Can you believe that there are only six Sundays left in all of 2016 and that is not including today. With that being said, there is only six more Sundays at the classics left and we have a good one for you today. The film that we chose for today features two actors that I respect immensely as Yul Brynner (The Ten Commandments) and Marlon Brando (A Streetcar Named Desire) star in the 1965 World War II film Morituri. Robert Crain (Brando) is a deserter of the Nazi party living peacefully in India being a pacifist. After a visit from a British intelligence agent, he is blackmailed into doing a mission for the allies during World War II. His mission is to disrupt a shipment of rubber that is leaving Japan, but he has to deal with a tough as nails Captain Mueller (Brynner) and the fact that this is a mission he might not come back from. The film also stars Janet Margolin (Ghostbusters II) as Esther, Martin Benrath (Stalingrad) as Kruse, Hans Christian Blech (Battle of The Bulge) as Donkeyman, Rainer Penkert (Claudia) as Milkereit, Trevor Howard (Superman) as Colonel Statter, Max Haufler (The Trial) as Branner, Wally Cox (Underdog) as Dr. Ambach, and the film was directed by Bernhard Wicki (Paris, Texas).
This was an excellent film especially if you are a fan of Brynner or Brando and if you are a fan of a great story. Marlon Brando is excellent as a guy who hates war and could care less about who wins, but now has to act like an SS pig. Then you have Yul Brynner, a man with a lot to lose himself which is his reputation, but he also isn’t too fond of an SS officers or the Nazi party. He is sort of a jaded naval captain who just wants to get the job done so he can leave. Then they throw all these other factors at you like political prisoners (like Donkeyman) who want to rise against the system and Esther, a Jewish girl who has so many personal scars along with her physical scars that it torments her. There is a lot to offer in this film to go along with the suspense of the espionage side of the film so if you’re a fan of characters then watch this film. The cinematography in the film is excellent as well as you follow all the tense moments of the film. One of my favorite scenes that really shows what Yul brought to the table in the film was the moment when he lost it in a drunken rage. It was such a powerful scene that gave us our final turning point in the script and story. The film is amazing, I loved it, and it’s available on Netflix right now as we speak. I am going to give the film an A- for a final grade.
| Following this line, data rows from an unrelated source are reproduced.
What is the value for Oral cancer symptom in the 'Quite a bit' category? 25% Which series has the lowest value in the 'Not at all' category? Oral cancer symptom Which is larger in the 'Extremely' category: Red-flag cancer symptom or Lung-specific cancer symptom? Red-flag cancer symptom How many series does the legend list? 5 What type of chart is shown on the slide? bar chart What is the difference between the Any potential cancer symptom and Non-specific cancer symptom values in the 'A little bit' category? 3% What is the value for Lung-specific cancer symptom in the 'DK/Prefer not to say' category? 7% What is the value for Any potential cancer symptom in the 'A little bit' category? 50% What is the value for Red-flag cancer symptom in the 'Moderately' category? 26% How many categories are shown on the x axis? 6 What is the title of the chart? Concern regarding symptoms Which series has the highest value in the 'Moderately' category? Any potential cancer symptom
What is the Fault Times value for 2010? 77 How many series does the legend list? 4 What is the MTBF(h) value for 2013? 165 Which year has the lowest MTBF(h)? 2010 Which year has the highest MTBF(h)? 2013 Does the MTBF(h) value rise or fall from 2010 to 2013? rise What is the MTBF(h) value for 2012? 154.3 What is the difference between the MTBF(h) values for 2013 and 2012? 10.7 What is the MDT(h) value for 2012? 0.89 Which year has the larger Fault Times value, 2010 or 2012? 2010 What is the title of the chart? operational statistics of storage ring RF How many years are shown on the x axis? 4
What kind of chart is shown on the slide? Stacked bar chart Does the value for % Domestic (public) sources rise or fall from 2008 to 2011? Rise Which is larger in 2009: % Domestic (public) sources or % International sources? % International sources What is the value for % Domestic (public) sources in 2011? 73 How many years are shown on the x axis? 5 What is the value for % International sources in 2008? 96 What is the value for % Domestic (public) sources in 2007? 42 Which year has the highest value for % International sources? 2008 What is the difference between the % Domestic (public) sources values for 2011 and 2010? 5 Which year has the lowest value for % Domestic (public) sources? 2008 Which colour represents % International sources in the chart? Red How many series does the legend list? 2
There are only seven Sundays left this year after today if you can believe that and t has been quite some time since we last did Sunday At The Classics. So, I figured we better get to those classics and I chose one in the 1950 film Sunset Boulevard (the famous street in Hollywood). Joe Gillis (Damien: The Omen II‘s William Holden) is a struggling writer in Hollywood who is desperately in search of the solution to all of his problems when he stumbles upon a white elephant (what looks to be a big abandoned house) on Sunset Boulevard. What he discovers inside the house is a forgotten relic in former Silent film star Norma Desmond (Queen Kelly‘s Gloria Swanson). After agreeing to finish a script she had written, he soon discovers that he is stuck and that there is no way out as Norma still thinks that she is a wanted star, but she’s really just out of her mind. The film also stars Erich von Stroheim (Blind Husbands) as Max Von Mayerling, Nancy Olson (The Absent Minded Professor) as Betty Schaefer, Jack Webb (Pete Kelly’s Blues) as Artie Green, Cecil B. DeMille (The Ten Commandments) as himself, Buster Keaton (The General) as Himself, and the film was directed by Billy Wilder (Some Like It Hot).
William Holden does an amazing job in the film handling double duty as he stars and narrates the whole film. I loved how the film starts at the end and he goes back in time to tell you his tragic tale of how he got there. The film is a real tragic tale of how desperate people in Hollywood can get when the chips are down. All he wanted was a place to store his car until he could figure out how to pay the bank. He agrees to finish the script for this actress and he gets stuck in it as she obsesses over him. She is just so out of touch with reality that it’s a crime itself, but with a woman with so much money to lose, what are the people closest to her supposed to do? Gloria Swanson is also an amazing actress who does a terrific job in the film and even delivered the most famous line ever, “Mr. DeMille, I’m ready for my closeup.” It was cool to see actual old silent film stars like Buster Keaton, Hedda Hopper, Anna Q. Nilsson, and H. B. Warner because it was like old Hollywood vs new Hollywood. The story is very solid for this film and a strong point in my opinion. The acting is also amazing and is what made this a great film to begin with. There is always going to be the argument of B&W vs Color film, but B&W makes the film look timeless and it enriches the shadows and the light of the picture. Make your own choice, but I love B&W. The film is available on Netflix right now as we speak and I am going to give the film an A- for a final grade.